## Input material
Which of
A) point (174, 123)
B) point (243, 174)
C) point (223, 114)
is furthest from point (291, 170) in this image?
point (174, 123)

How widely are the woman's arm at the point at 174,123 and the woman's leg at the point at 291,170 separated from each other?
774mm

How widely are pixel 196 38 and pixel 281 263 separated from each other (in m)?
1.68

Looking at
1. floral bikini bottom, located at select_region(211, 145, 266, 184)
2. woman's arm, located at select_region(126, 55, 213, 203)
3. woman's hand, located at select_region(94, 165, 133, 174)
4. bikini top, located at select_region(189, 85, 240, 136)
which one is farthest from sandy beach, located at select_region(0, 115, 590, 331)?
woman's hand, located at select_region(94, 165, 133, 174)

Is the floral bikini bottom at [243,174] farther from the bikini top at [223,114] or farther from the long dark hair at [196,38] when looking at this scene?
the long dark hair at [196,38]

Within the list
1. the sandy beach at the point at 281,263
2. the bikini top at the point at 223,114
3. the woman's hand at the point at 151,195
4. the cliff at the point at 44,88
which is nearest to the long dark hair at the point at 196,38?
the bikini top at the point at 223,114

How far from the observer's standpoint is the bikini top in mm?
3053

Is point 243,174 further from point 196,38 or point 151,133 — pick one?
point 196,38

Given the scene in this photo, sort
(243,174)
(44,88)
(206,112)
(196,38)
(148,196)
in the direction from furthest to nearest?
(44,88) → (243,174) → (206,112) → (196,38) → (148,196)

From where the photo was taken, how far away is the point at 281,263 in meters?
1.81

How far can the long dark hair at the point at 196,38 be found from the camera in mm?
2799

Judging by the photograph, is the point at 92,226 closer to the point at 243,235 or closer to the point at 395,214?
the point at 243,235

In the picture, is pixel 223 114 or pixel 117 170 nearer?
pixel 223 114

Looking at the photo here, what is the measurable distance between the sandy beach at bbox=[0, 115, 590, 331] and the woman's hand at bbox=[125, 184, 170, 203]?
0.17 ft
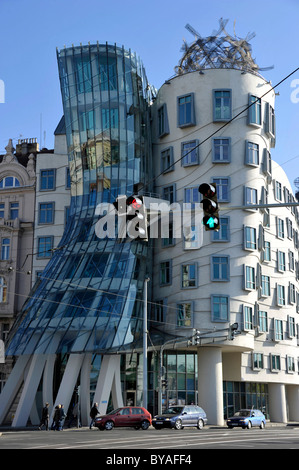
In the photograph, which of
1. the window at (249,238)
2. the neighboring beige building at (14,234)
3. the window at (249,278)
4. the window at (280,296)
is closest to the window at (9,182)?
the neighboring beige building at (14,234)

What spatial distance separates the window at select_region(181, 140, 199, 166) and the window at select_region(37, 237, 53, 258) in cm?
1385

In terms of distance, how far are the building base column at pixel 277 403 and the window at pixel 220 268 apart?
42.8 ft

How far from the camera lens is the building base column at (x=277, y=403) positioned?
55938mm

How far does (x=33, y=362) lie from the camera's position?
149ft

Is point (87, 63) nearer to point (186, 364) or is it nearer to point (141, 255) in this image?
point (141, 255)

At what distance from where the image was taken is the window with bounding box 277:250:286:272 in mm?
57419

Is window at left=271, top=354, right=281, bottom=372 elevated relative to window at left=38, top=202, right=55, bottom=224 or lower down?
lower down

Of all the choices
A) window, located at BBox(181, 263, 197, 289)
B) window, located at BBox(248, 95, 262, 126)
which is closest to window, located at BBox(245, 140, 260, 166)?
window, located at BBox(248, 95, 262, 126)

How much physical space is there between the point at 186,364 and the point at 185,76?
75.6 ft

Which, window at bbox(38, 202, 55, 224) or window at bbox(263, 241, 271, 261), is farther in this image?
window at bbox(38, 202, 55, 224)

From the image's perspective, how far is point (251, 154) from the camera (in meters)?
51.3

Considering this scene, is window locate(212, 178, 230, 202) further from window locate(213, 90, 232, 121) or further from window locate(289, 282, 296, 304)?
window locate(289, 282, 296, 304)
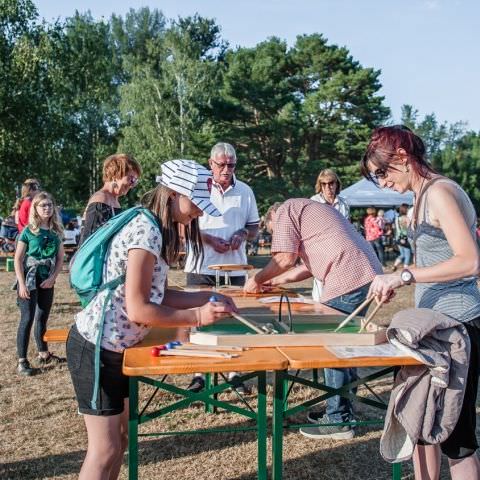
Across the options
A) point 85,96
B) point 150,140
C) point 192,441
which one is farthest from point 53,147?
point 192,441

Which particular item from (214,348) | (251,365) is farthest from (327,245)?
(251,365)

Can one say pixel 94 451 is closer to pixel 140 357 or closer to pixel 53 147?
pixel 140 357

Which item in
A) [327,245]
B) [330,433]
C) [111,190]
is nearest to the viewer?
[327,245]

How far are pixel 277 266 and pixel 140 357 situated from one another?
1.20 meters

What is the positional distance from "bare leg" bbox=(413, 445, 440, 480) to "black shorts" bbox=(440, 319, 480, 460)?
0.17 m

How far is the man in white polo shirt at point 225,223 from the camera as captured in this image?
4.10 meters

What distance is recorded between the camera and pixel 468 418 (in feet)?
6.68

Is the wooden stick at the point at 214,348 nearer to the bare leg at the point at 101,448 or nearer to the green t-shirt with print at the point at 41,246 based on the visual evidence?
the bare leg at the point at 101,448

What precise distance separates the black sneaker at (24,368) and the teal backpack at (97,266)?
122 inches

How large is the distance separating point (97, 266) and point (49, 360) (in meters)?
3.44

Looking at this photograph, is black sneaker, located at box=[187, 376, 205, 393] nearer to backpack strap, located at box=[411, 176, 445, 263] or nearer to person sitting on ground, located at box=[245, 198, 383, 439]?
person sitting on ground, located at box=[245, 198, 383, 439]

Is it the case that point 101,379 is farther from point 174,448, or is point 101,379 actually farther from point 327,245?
point 174,448

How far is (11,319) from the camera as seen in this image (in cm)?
720

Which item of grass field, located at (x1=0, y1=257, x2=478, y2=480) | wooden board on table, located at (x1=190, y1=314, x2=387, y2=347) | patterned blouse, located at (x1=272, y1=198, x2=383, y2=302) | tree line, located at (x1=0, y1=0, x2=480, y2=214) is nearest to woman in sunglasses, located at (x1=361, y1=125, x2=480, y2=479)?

## Short problem
Copy the data character for character, but drop all pictures from the copy.

## Complete output
Which of
A) point (174, 123)
B) point (243, 174)
C) point (223, 114)
is furthest from point (291, 170) in this image?
point (174, 123)

How widely are the woman's arm at the point at 174,123 and the woman's leg at the point at 291,170 separated from each other?
774mm

How widely are pixel 196 38 and pixel 281 263 separated from each other (in m)?
1.68

Looking at
1. floral bikini bottom, located at select_region(211, 145, 266, 184)
2. woman's arm, located at select_region(126, 55, 213, 203)
3. woman's hand, located at select_region(94, 165, 133, 174)
4. bikini top, located at select_region(189, 85, 240, 136)
which one is farthest from sandy beach, located at select_region(0, 115, 590, 331)?
woman's hand, located at select_region(94, 165, 133, 174)

Is the floral bikini bottom at [243,174] farther from the bikini top at [223,114] or farther from the long dark hair at [196,38] when looking at this scene?
the long dark hair at [196,38]

Within the list
1. the sandy beach at the point at 281,263
2. the bikini top at the point at 223,114
3. the woman's hand at the point at 151,195
4. the cliff at the point at 44,88
which is nearest to the long dark hair at the point at 196,38?
the bikini top at the point at 223,114

How far from the observer's standpoint is the bikini top in mm?
3053

Is point 243,174 further from point 196,38 or point 151,133 — pick one?
point 196,38

Given the scene in this photo, sort
(243,174)
(44,88)
(206,112)
(196,38)
(148,196)
in the direction from furthest to nearest?
(44,88) → (243,174) → (206,112) → (196,38) → (148,196)

From where the photo was taken, how far away is the point at 281,263 in meters?
1.81

How far can the long dark hair at the point at 196,38 be found from the camera in mm?
2799

Judging by the photograph, is the point at 92,226 closer to the point at 243,235 or closer to the point at 395,214?
the point at 243,235

In the picture, is pixel 223 114 or pixel 117 170 nearer?
pixel 223 114

Looking at the photo here, what is the measurable distance between the sandy beach at bbox=[0, 115, 590, 331] and the woman's hand at bbox=[125, 184, 170, 203]?
0.17 ft
In the photograph, which of
1. the window at (249,238)
2. the neighboring beige building at (14,234)
3. the window at (249,278)
4. the window at (280,296)
is closest to the window at (9,182)?
the neighboring beige building at (14,234)

What spatial distance separates the window at select_region(181, 140, 199, 166) and the window at select_region(37, 237, 53, 258) in cm?
1385

In terms of distance, how far are the building base column at pixel 277 403 and the window at pixel 220 268 apart?
42.8 ft

How far from the camera lens is the building base column at (x=277, y=403) positioned?
55938mm

How far does (x=33, y=362) lie from the camera's position?
149ft

Is point (87, 63) nearer to point (186, 364) or is it nearer to point (141, 255) in this image?
point (141, 255)

At what distance from where the image was taken is the window with bounding box 277:250:286:272 in mm?
57419

Is window at left=271, top=354, right=281, bottom=372 elevated relative to window at left=38, top=202, right=55, bottom=224 or lower down?
lower down

Of all the choices
A) window, located at BBox(181, 263, 197, 289)
B) window, located at BBox(248, 95, 262, 126)
which is closest to window, located at BBox(245, 140, 260, 166)?
window, located at BBox(248, 95, 262, 126)

How much physical space is there between the point at 186,364 and the point at 185,76?
75.6 ft

Which, window at bbox(38, 202, 55, 224) or window at bbox(263, 241, 271, 261), is farther in this image?
window at bbox(38, 202, 55, 224)

From the image's perspective, how far is point (251, 154) from the camera (in meters)?
51.3

Considering this scene, is window locate(212, 178, 230, 202) further from window locate(213, 90, 232, 121) or further from window locate(289, 282, 296, 304)?
window locate(289, 282, 296, 304)
Across the options
A) point 85,96
B) point 150,140
C) point 192,441
which one is farthest from point 53,147?
point 192,441

Which particular item from (214,348) | (251,365) is farthest from (327,245)?
(251,365)

Can one say pixel 94 451 is closer to pixel 140 357 or closer to pixel 53 147?
pixel 140 357

Which item in
A) [327,245]
B) [330,433]
C) [111,190]
is nearest to the viewer?
[327,245]

How far are pixel 277 266 and pixel 140 357 situated from one another?
1.20 meters

What is the positional distance from "bare leg" bbox=(413, 445, 440, 480) to "black shorts" bbox=(440, 319, 480, 460)?
0.17 m

How far is the man in white polo shirt at point 225,223 from the camera as captured in this image?
4.10 meters

What distance is recorded between the camera and pixel 468 418 (in feet)?
6.68

Is the wooden stick at the point at 214,348 nearer to the bare leg at the point at 101,448 or nearer to the green t-shirt with print at the point at 41,246 based on the visual evidence?
the bare leg at the point at 101,448

What precise distance separates the black sneaker at (24,368) and the teal backpack at (97,266)?
122 inches

How large is the distance separating point (97, 266) and point (49, 360) (in meters)?
3.44

Looking at this photograph, is black sneaker, located at box=[187, 376, 205, 393] nearer to backpack strap, located at box=[411, 176, 445, 263] or nearer to person sitting on ground, located at box=[245, 198, 383, 439]?
person sitting on ground, located at box=[245, 198, 383, 439]

Is it the case that point 101,379 is farther from point 174,448, or is point 101,379 actually farther from point 327,245?
point 174,448

How far is (11,319) from the camera as seen in this image (in cm)?
720

Which item of grass field, located at (x1=0, y1=257, x2=478, y2=480) | wooden board on table, located at (x1=190, y1=314, x2=387, y2=347) | patterned blouse, located at (x1=272, y1=198, x2=383, y2=302) | tree line, located at (x1=0, y1=0, x2=480, y2=214) is nearest to woman in sunglasses, located at (x1=361, y1=125, x2=480, y2=479)?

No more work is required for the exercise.